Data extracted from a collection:
-- BEGIN --

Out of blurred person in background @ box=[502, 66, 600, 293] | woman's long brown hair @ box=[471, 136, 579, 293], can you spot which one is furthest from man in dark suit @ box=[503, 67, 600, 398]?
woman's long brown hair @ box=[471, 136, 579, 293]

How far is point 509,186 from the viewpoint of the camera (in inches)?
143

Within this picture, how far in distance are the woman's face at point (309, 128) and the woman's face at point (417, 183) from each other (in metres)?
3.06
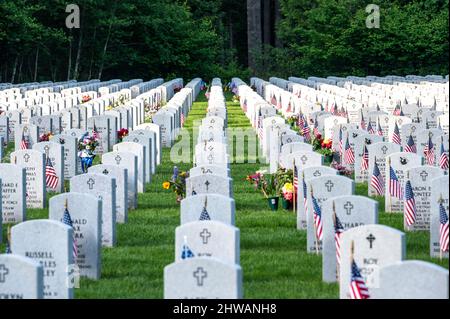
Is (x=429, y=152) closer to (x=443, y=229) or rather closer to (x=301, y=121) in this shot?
(x=443, y=229)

-- END --

◆ INSTRUCTION ◆
Edit the records above, changing each occurrence of "woman's face" to "woman's head" and keeping everything else unchanged. Leave the pictures out of the answer.

◆ RESULT OF THIS EXERCISE ◆
Out of blurred person in background @ box=[502, 66, 600, 293] | woman's long brown hair @ box=[471, 136, 579, 293], can you spot which one is furthest from man in dark suit @ box=[503, 67, 600, 398]?
woman's long brown hair @ box=[471, 136, 579, 293]

How far is point 509,186 from the viewpoint of the camera (in inches)?
143

Within this picture, how far in distance are the woman's head at point (309, 128) and the woman's head at point (417, 183) from each other (in metres)?
3.06
Is (x=429, y=152) closer to (x=443, y=229) or rather closer to (x=301, y=121) in this shot?
(x=443, y=229)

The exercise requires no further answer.